Je vous livre ici un extrait du livre de Villiers de L'Isle-Adam "Contes cruels", écrits à la fin du XIX°.

"Tout le monde, d'ailleurs, me parait, aujourd'hui, plus ou moins revenu d'éprouver quoi que ce soit. J'espère qu'il y aura bientôt quatre à cinq cents théâtres par capitale, ou les évènements usuels de la vie étant joués sensiblement mieux que dans la réalité, personne ne se donnera beaucoup la peine de vivre soi-même. Lorsqu'on voudra se passionner ou s'émouvoir; on prendra une stalle, ce sera plus simple. - Ce biais ne sera-t-il pas mille fois préférable, au point de vue du bon sens ?.. Qu'est-ce qui ne s'oublie pas un peu au cours d'un semestre ?"

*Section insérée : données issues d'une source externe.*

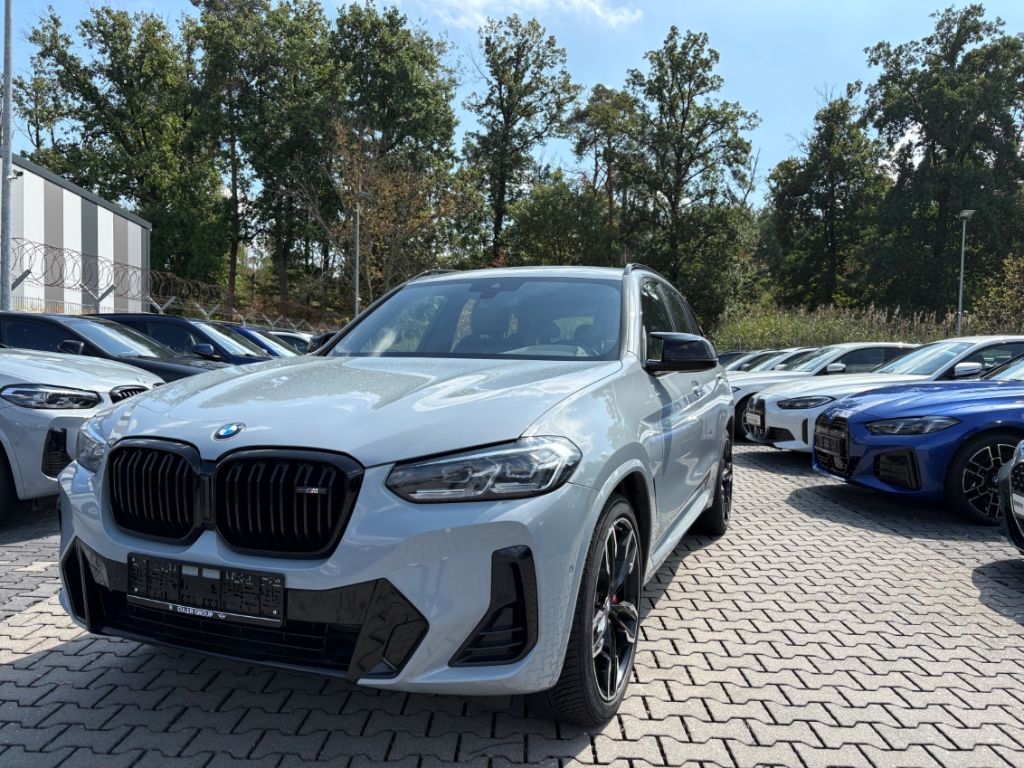 Bild des Angebotes BMW X3 M40 d Sportpaket HUD Leder Digit.Cockpit Memo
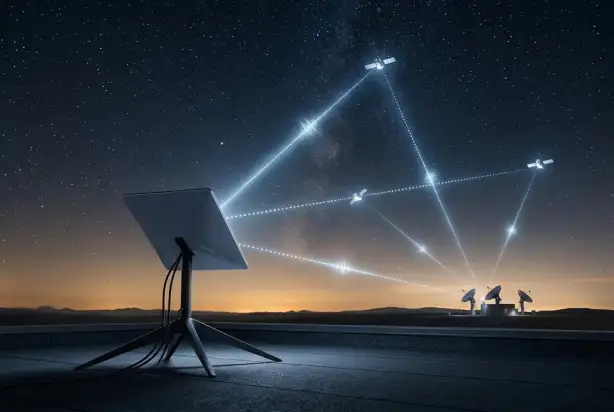 How Does Satellite Internet Work? Satellite Broadband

J'ai beaucoup aimé ce livre au point de ne plus vouloir le rendre à sa propriétaire. Ici , l'auteur anticipe la venue de la télévision qui moutonne le peuple en lui faisant vivre des émotions par procuration. Cette clairvoyance anticipatrice m'a interpelée. A part cela, le style sublime de l'auteur m'a transporté à plusieurs reprises bien loin de mon moi.